Жизнь Матвея Кожемякина - Максим Горький 5 стр.


Прищурил маленькие глазки, хозяйственно осмотрелся и, похлопав мальчика по колену, продолжал:

- Вот что, мотыль, коли соберутся они тебя драть - сигай ко мне! Я тебя спрячу. Тонок ты очень, и порки тебе не стерпеть. Порка, - это ты меня спроси, какая она!

Мальчик быстро схватывал всё, что задевало его внимание. Солдат уже часто предлагал ему определить на ощупь природную крепость волокна пеньки и сказать, какой крутости свивания оно требует. Матвею льстило доверие старика; нахмурясь, он важно пробовал пальцами материал и говорил количество оборотов колеса, необходимое для того или этого товара.

Пушкарь, размахивая руками, радостно кричал:

- Вер-рно!

И начинал свои бесконечные речи:

- Вот отец твой тоже, бывало, возьмёт мочку в руку, глаз прищурит, взвесит - готово! Это - человек, дела своего достойный, отец-то!

- За что его люди не любят? - спросил Матвей как-то раз.

- Его? - удивлённо вскричал солдат. - А за что его людям любить? Вона! Какой он герой?

Пушкарь захохотал и потом, подумав, прибавил:

- Да они, беси, никого не любят!

- Почему?

- А кто знает! Спроси их - они и сами не знают, поди-ка!

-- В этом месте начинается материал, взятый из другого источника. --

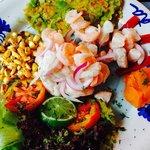 Ceviche peruano mixto, pescado y camarones. Delicioso. Mi preferido hasta ahora de todos los que
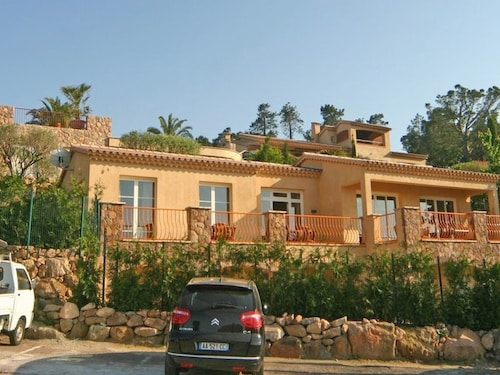 Attached Apartment With Above Ground Swimming Pool and Panoramic Views Over the bay of Cannes
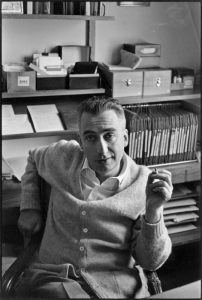 Roland Barthes immortalato da Henri Cartier-Bresson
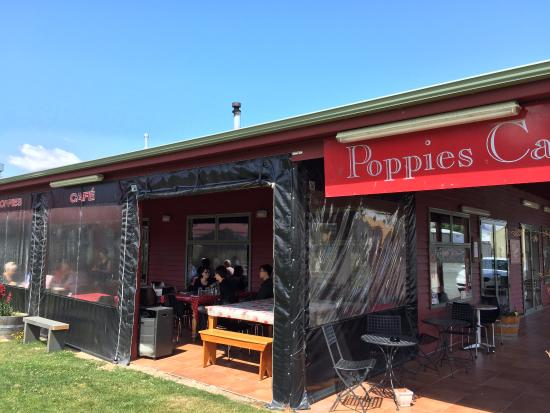 Twizel, Nueva Zelanda: semi-outdoor verandah seating area - bright & sunny!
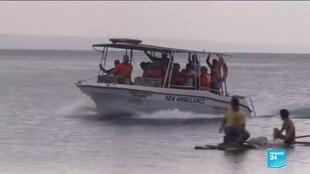 2020-01-15 17:11 Rescue workers race to evacuate residents and animals from Taal volcano danger zone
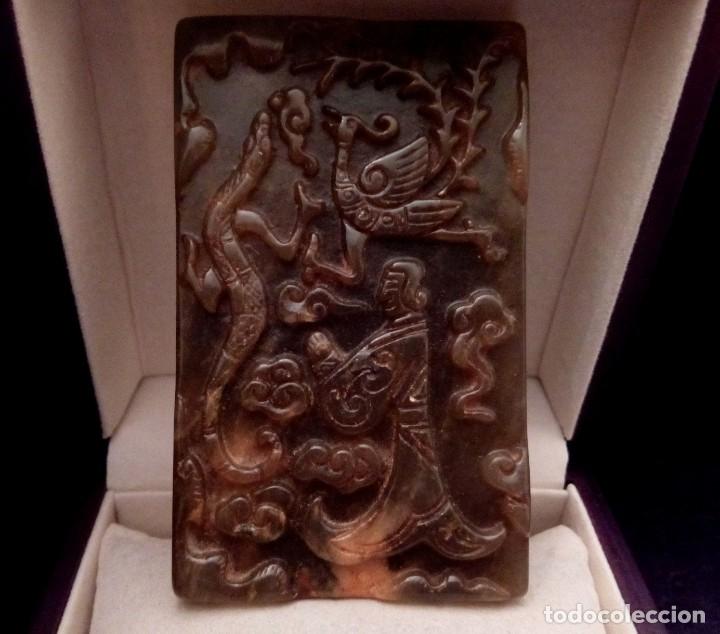 LINGOTE DE JADE TALLADO CON DRAGON Y AVE FENIX - 114 GRAMOS. (Arte - Étnico - Asia)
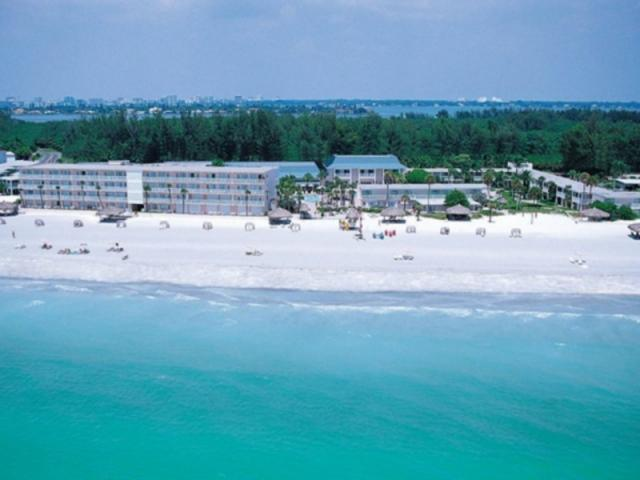 219_640x480.jpg - Directly on 600 feet of privite beach on the Gulf of Mexico, on Lido Beach in Sarasota Florida.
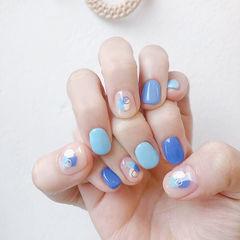 圆形蓝色白色晕染短指甲美甲图片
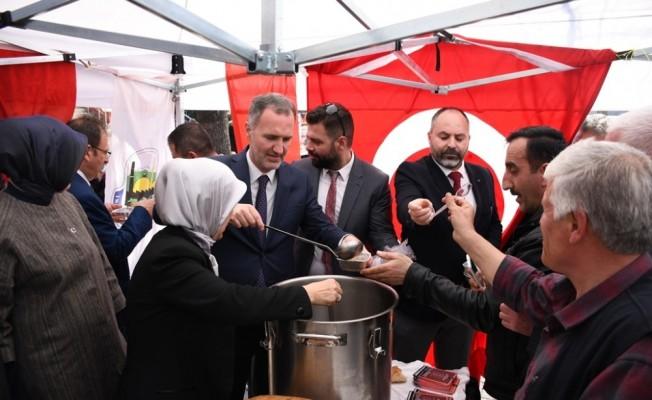 İnegöl Belediyesi vatandaşlara üzüm hoşafı, buğday çorbası ve ekmek dağıttı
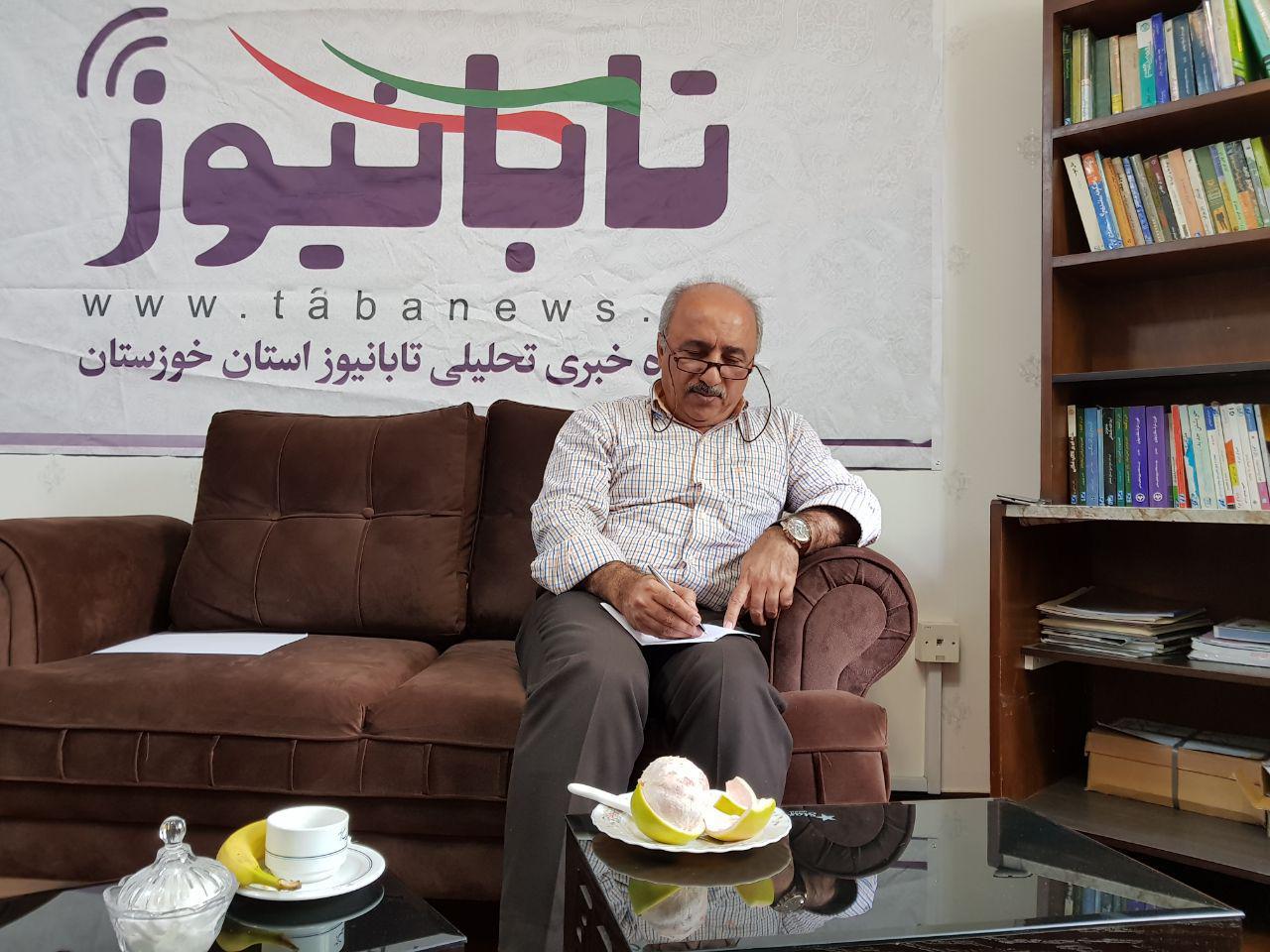 عمده مدیران خوزستان، بدون تخصص خود را صاحب نظر می دانند
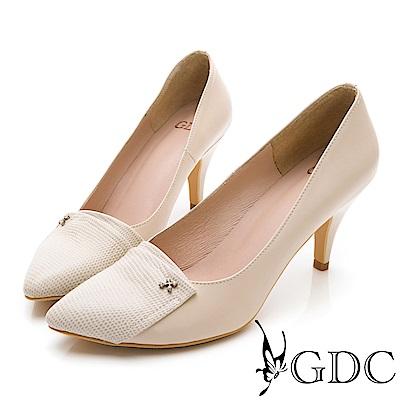 GDC-真皮異材質拼接小扣飾尖頭高跟鞋-米色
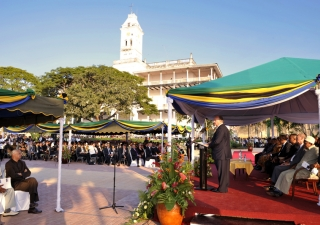 Mawlana Hazar Imam and Dr Amani Abeid Karume, President of Zanzibar and Chairman of the Revolutionary Council, accompanied by Madame Shadya Karume, inaugurate the completion of the US$ 2.4 million restoration of Stone Town's Forodhani Park.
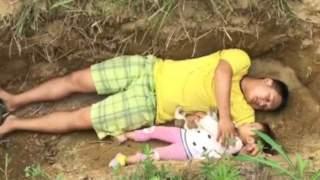 Ojciec położył się ze swoją 2-letnią córeczką w świeżo wykopanym grobie. Powód jest niezwykle przykry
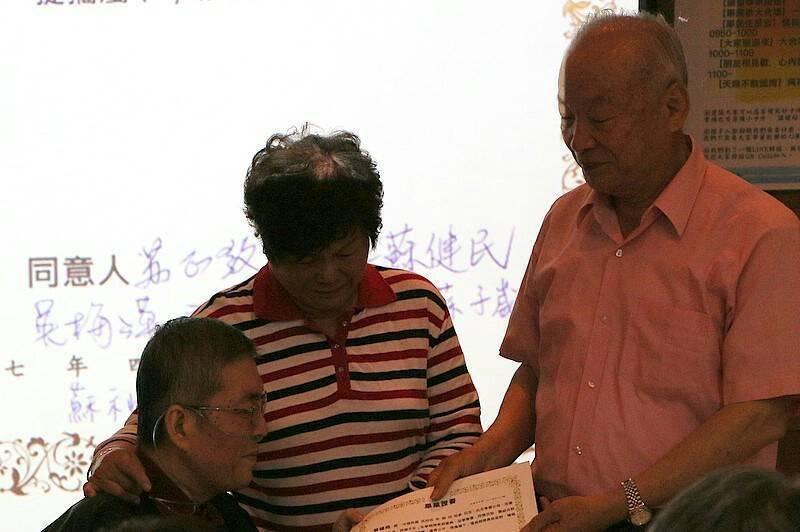 年僅52歲的蘇健裕,在生命最後一哩路邀親朋好友舉辦告別會,接下七旬父母頒給他的人...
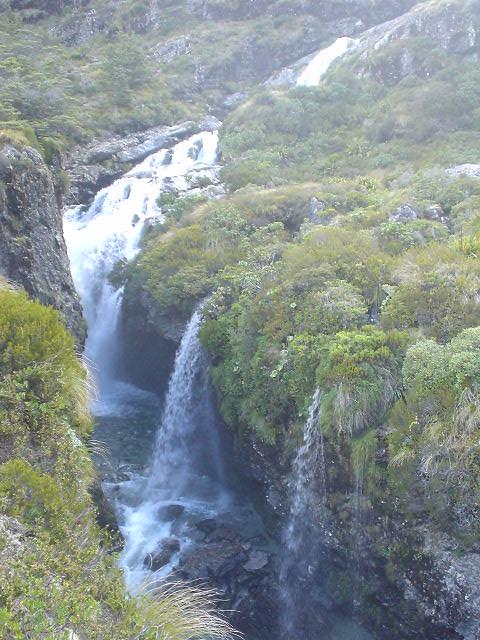 滝 - ルートバーン・トラック - NZトレッキング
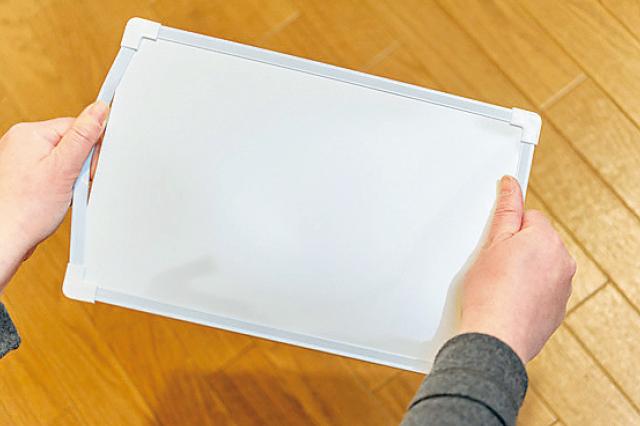 ホワイトボードのフレームをはずす際は、ケガをしないよう十分に注意して|【賃貸DIY】安くて簡単!キッチンを便利にかわいくするプチアイデア3選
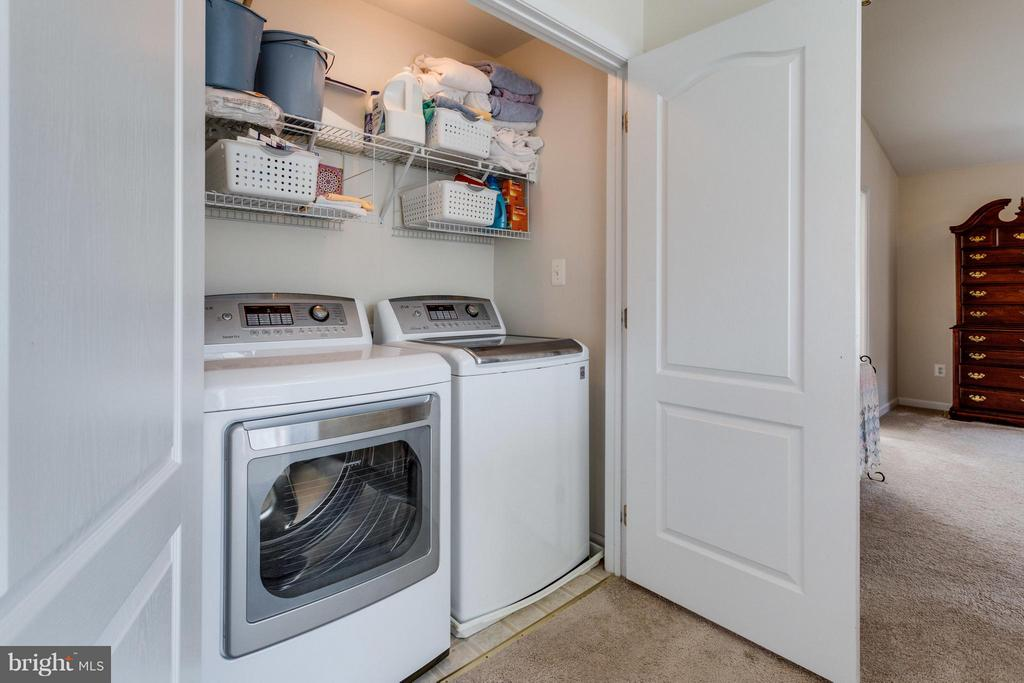 Convenient upper level laundry - 20144 PRAIRIE DUNES TER, ASHBURN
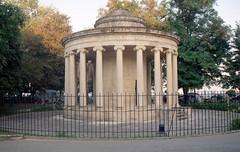 Κέρκυρα, το Περιστύλιο του Μαίτλαντ (Corfu, Maitland Colonnade). (Giannis Giannakitsas) Tags: greece grece griechenland κερκυρα corfu maitland colonnade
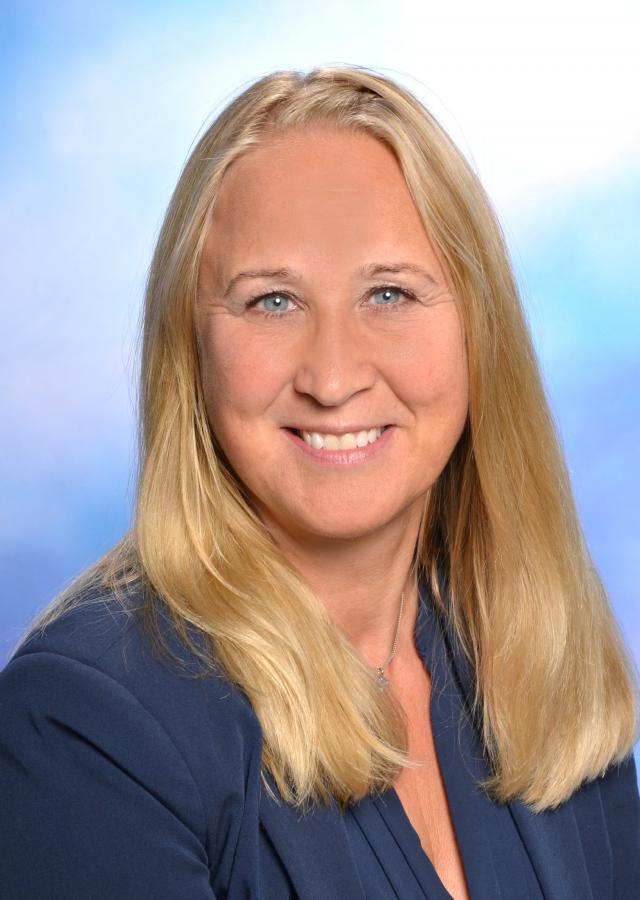 Rektorin Frau Simone Cramer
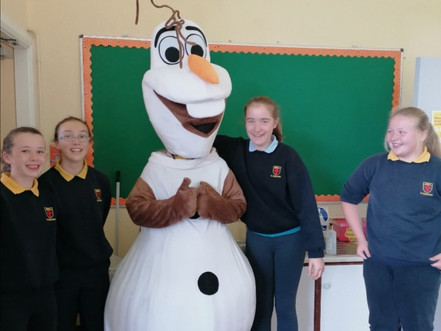 A Visit from Olaf!⛄👏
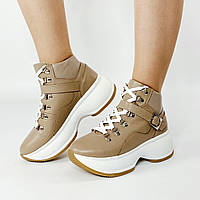 Ботинки женские кожаные бежевые на толстой подошве MORENTO зимние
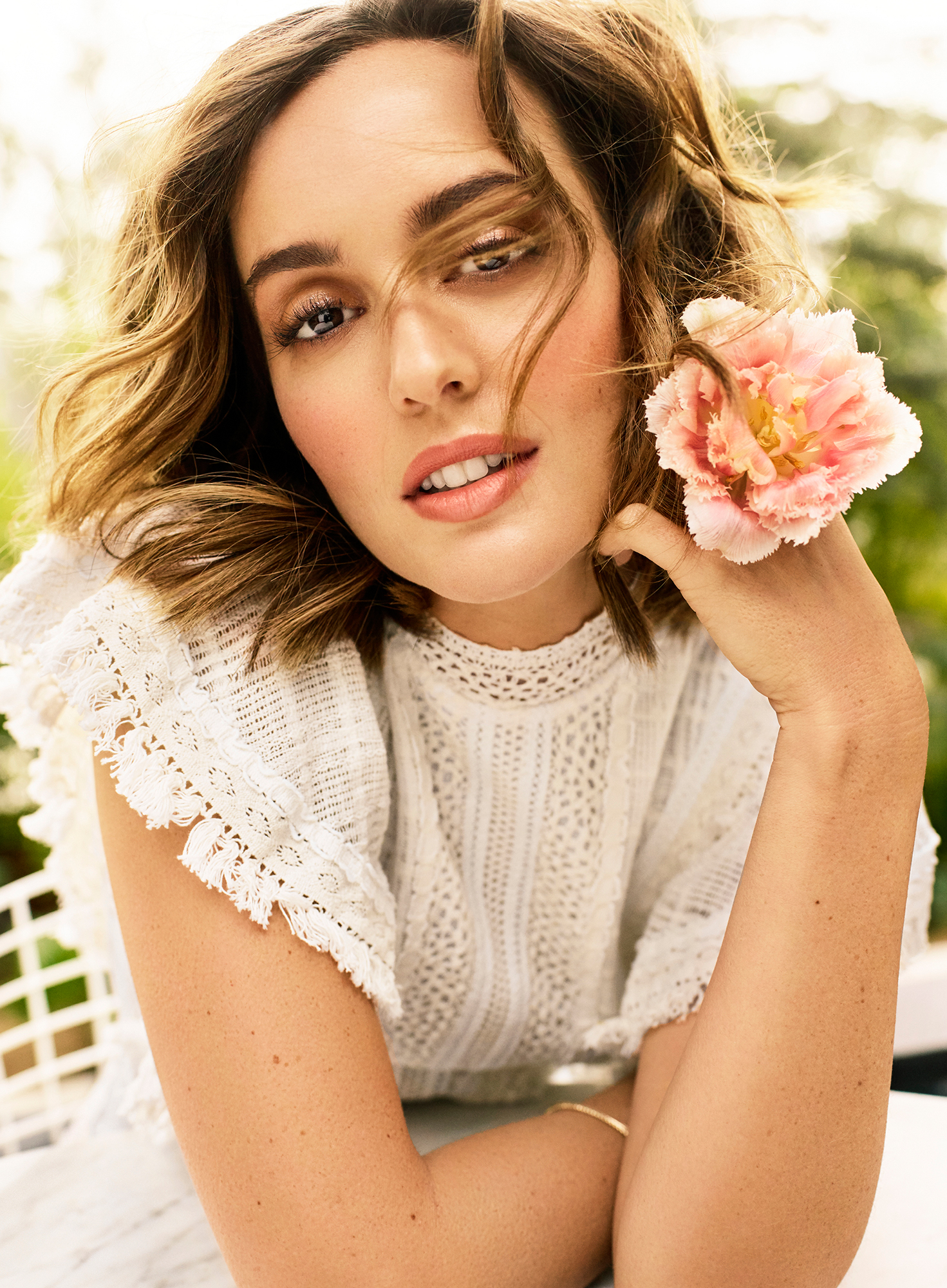 "Leighton Meester Shows Toned Body, Reveals Her No-Fail Diet Method - ""I just don't believe in balance. I think that's not possible if you're a working mother — and with single mothers, I can­not even imagine that,"" the actress revealed. And though she makes time ""for soaks in the tub,"" she says, ""there's often a toddler in there with me."""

- По писанию, надо любить друг друга, - обиженно сказал Матвей.

Пушкарь взглянул на него и, стирая грязной рукою улыбку с лица, неохотно сказал:

- Мало ли чего написано!

- А ты его любишь? - допрашивал Матвей.

- Эк тебя! - сказал солдат, усмехаясь. - И верно, что всякая сосна своему бору шумит. Я Савелья уважаю, ничего! Он людей зря не обижает, этого нет за ним. Работу ценит.

- А как он тебя тогда горшком-то?

- Цветком? Ничего, ловко! Он во всём ловок. Пьяный я тогда был, а когда я пьян, мне проповедь читать припадает охота. Всех бы я учил - просто беда! Даже ротному однажды подсунул словцо: бог, мол, не велел в морду бить! Вспороли кожу-то...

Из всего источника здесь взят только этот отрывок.